In fact, I suspect that a big part of the reason behind the Massoud PR campaign is a very deep conviction that Afghanistan needs a national hero, some symbol that can be used as a nationalist rallying point to bring everyone together. That such an image distorts reality is beside the point: nationalist symbols and stories are invented from whole cloth all the time (in American history alone, think of the cherry tree and George Washington). And, as effective as Massoud was, he wasn’t a saint, though I would also consider him among the less brutal of the warlords. But Afghanistan itself is seriously in need of some modern day heroes, and the current crop in charge doesn’t really provide any (Hamid Karzai, though popular in the West are really not that bad a leader, has serious credibility issues among the Afghans themselves).
Though a lot of countries can skate by on having a group of heroic Founding Fathers-type figures, they also need interim heroes as well: Abraham Lincoln, Charles de Gaulle, even (less charitably perhaps) Lenin or Mao. A reminder that heroes can still be made is essential to fostering a civic identity, and unfortunately Afghanistan’s recent history hasn’t provided many. I think Massoud might wind up being a choice, though, if given enough time. I just don’t know if there is enough time.
The title is explained here.
Tags: Afghanistan.
Posted by Joshua Foust on May 18th, 2007
Permalink | Trackback | Comments: 5
Comments
Comment from Ian
Time: 5/18/2007, 10:02 am
Someone I knew in Tajikistan had worked for Soviet military intelligence during the Afghanistan war, and he had access to the two-volume Soviet dossier on Massoud. He told me that after reading it, he definitely considered Massoud a heroic figure (granted, it would have been before 1992). Whether that was because Soviet intelligence was awed by him too and it was reflected in the reporting, or there was some latent feeling of common Tajikness, I don’t know.
Comment from Lee
Time: 5/20/2007, 9:51 pm
Ismail Khan Anyone?
Comment from nykrindc
Time: 5/21/2007, 7:49 am
A similar process is happening in Lebanon with Rafik Hariri who is now seen and indeed promoted as a national hero was martyred while trying to save his nation from Syrian domination.
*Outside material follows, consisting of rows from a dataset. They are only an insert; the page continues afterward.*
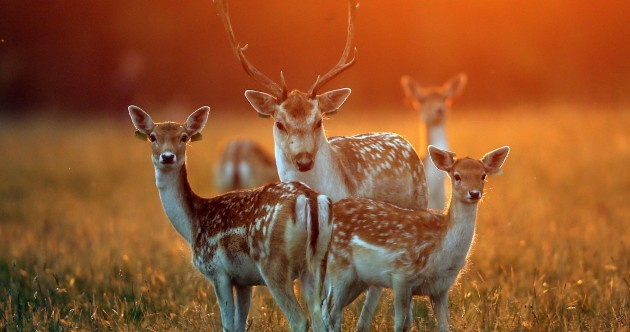 Check out these 6 beautiful photos of deer chilling in the Phoenix Park this afternoon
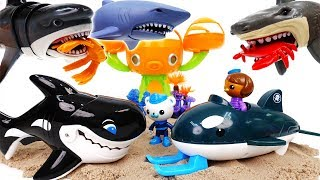 Video Shark Attack~! Octonauts GUP-O Rescue Sea Creatures With Orca - ToyMart TV MP3, 3GP, MP4, WEBM, AVI, FLV Maret 2018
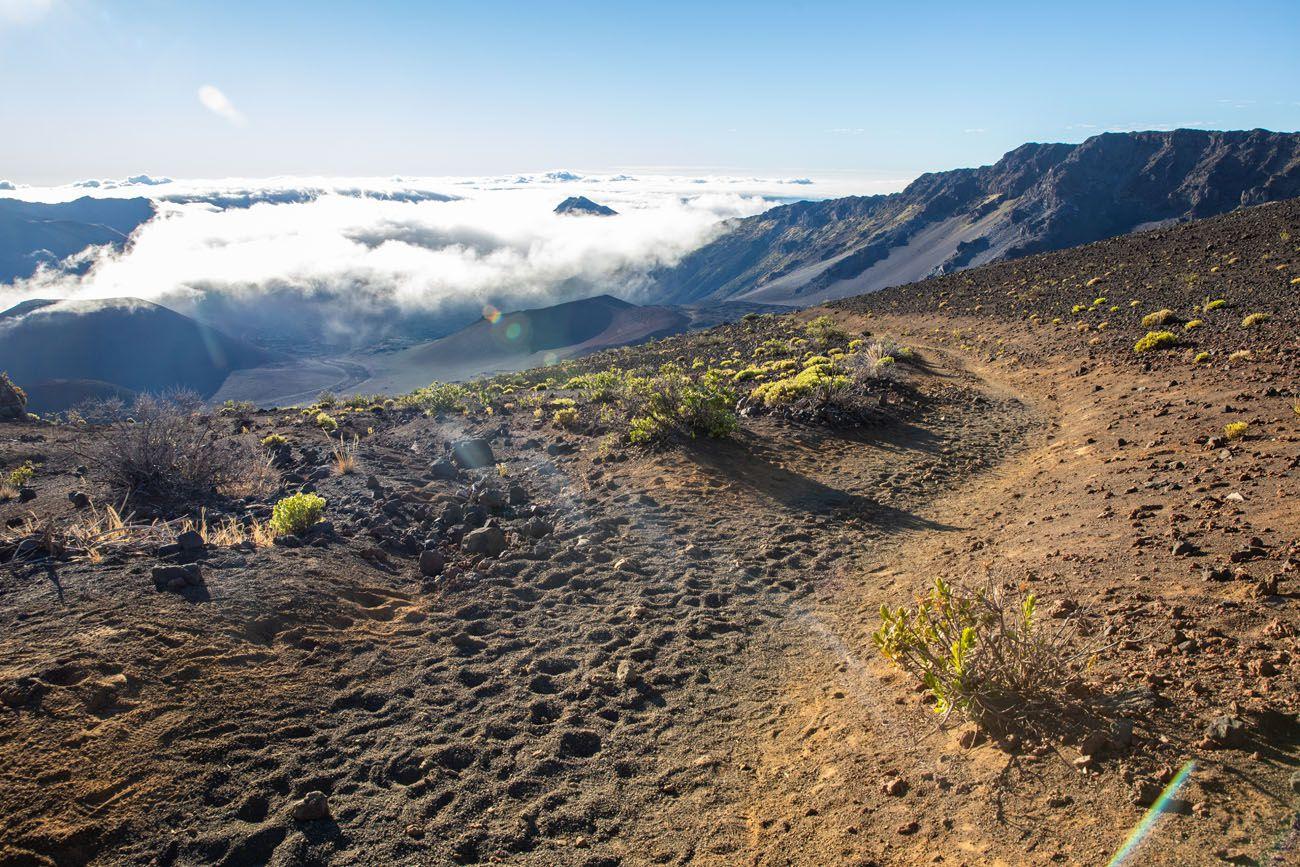 Sliding Sands Trail Guide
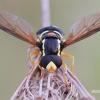 Xanthogramma citrofasciatum - Žiedmusė   Fotografijos autorius : Arūnas Eismantas   © Macrogamta.lt   Šis tinklapis priklauso bendruomenei kuri domisi makro fotografija ir fotografuoja gyvąjį makro pasaulį.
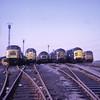 Tinsley Sunday Line Up. (Kingfisher 24) Tags: england yorkshire instamatic104 sheffieldtinsley classes45473137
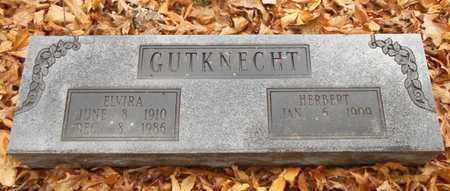 GUTKNECHT, ELVIRA - Texas County, Missouri | ELVIRA GUTKNECHT - Missouri Gravestone Photos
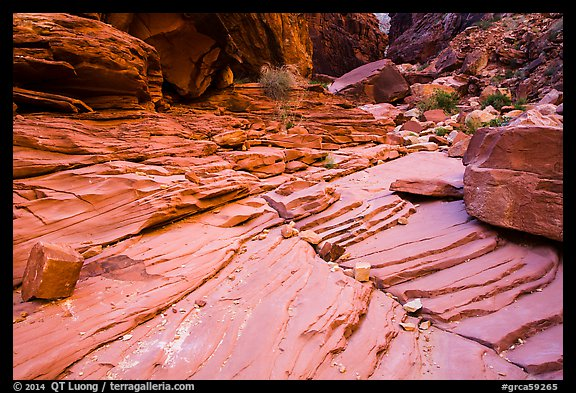 Sandstone terraces, North Canyon. Grand Canyon National Park (color)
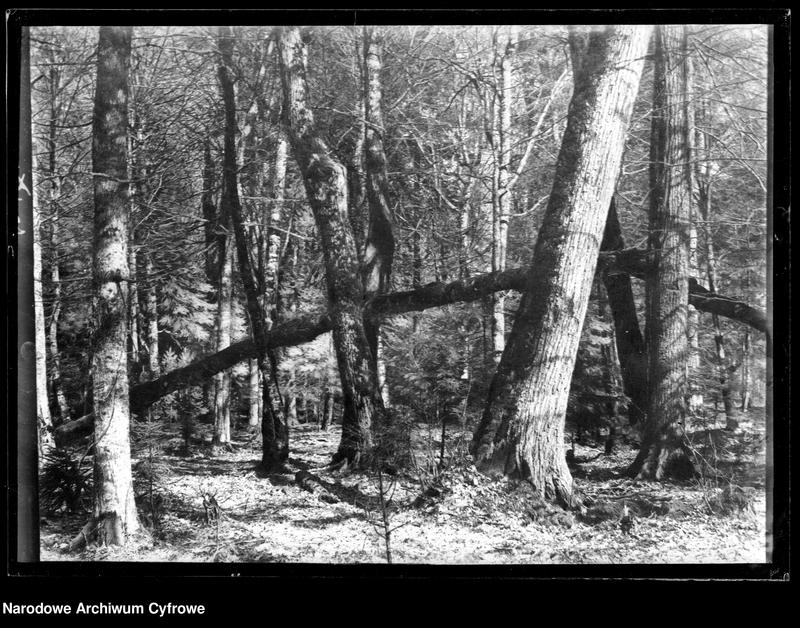 Obiekt Knieja. Powalone drzewo. z jednostki Białowieża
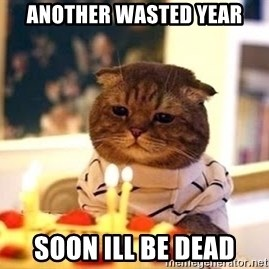 Birthday Cat - another wasted year soon Ill be dead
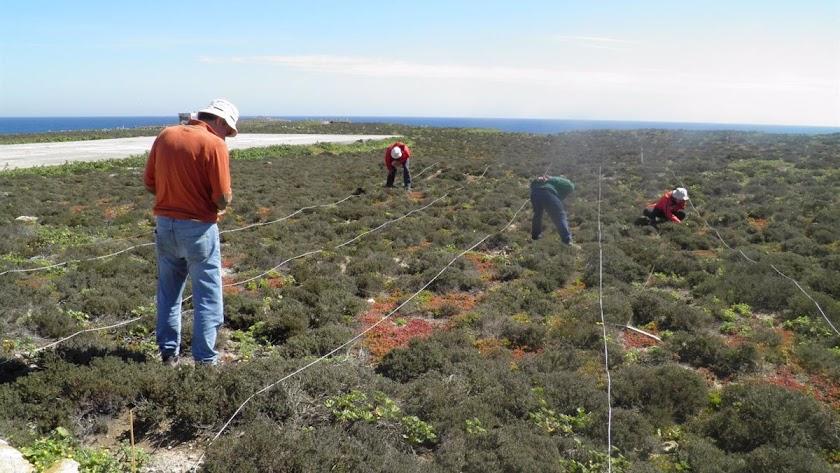 Técnicos de medio ambiente en la isla de Alborán.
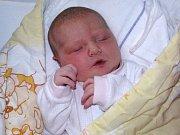 Sára Malá se narodila mamince Radce Jedličkové ze Žatce 7. února 2017 v 19.17 hodin. Vážila 4230 g a měřila 53 cm.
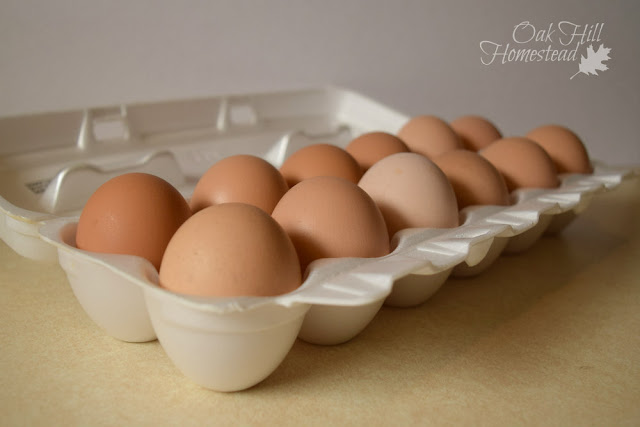 6 ways to preserve eggs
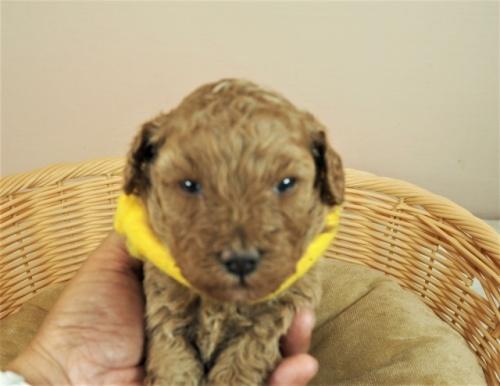 トイプードルの子犬(ID:1255511439)の1枚目の写真/更新日:2020-10-17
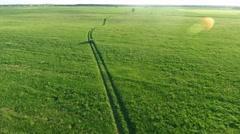 Aerial view of suv car moving on road in green fields Stock Footage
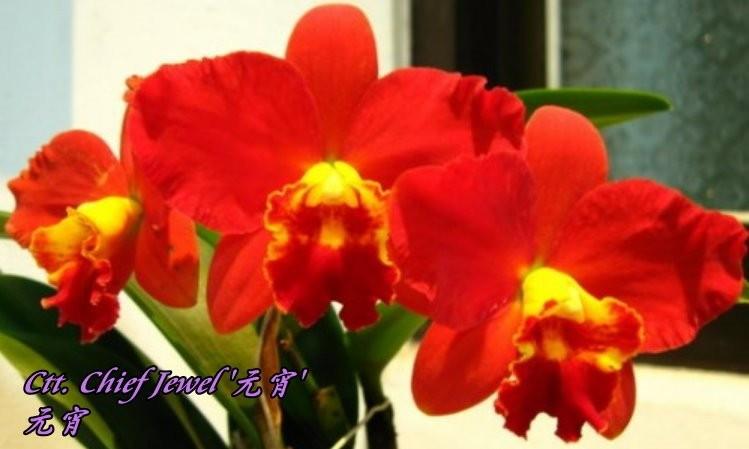"""Орхидея азиатская. Под Заказ! Ctt. Chief Jewel. Размер: 2.5""""."""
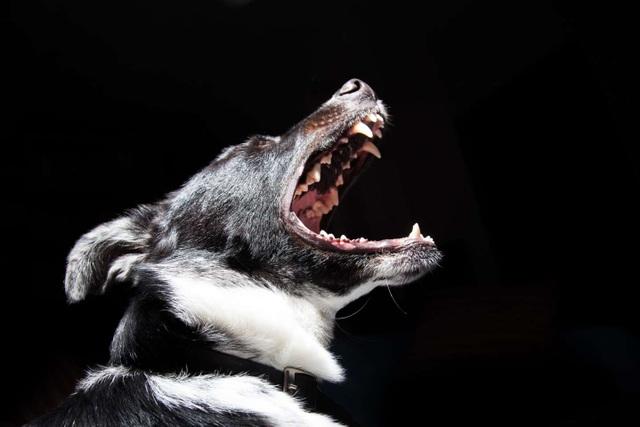 Những mối nguy hiểm đối với sức khỏe khi bị chó cắn hoặc liếm - 1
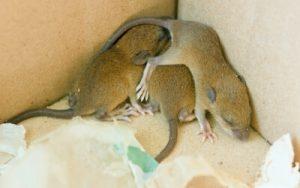 Mice nesting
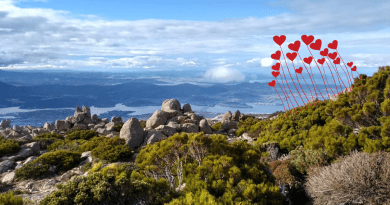 Hobart, Tasmania: panorama dal Monte Wellington con cuori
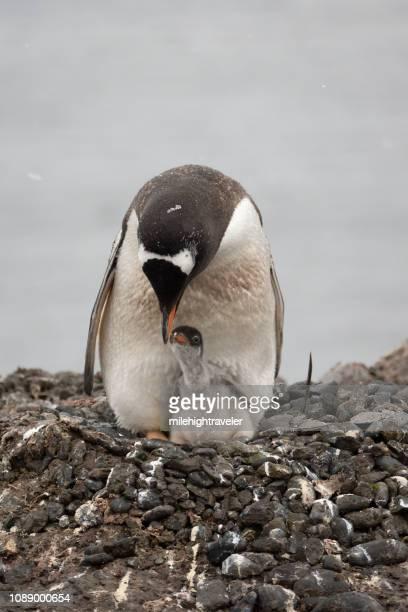 Nesting gentoo penguin feeds chick Aitcho Island South Shetlands Islands Antarctica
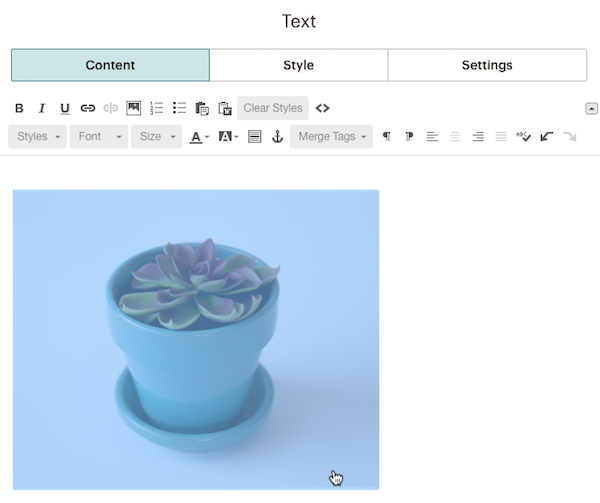 how to add text on an image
This is also how the Western press has protrayed it, and how much of the West, particularly the US perceives it.
Comment from James
Time: 5/23/2007, 11:02 am
I do hope Wikipedia didn’t get too many extra hits from people who didn’t get the reference in the title… that would be a shame.


Time: 5/18/2007, 10:00 am
But… Masood isn’t reality any more. He’s history.
The modern urge to destroy all national myths immediately upon discovery is not a helpful reflex.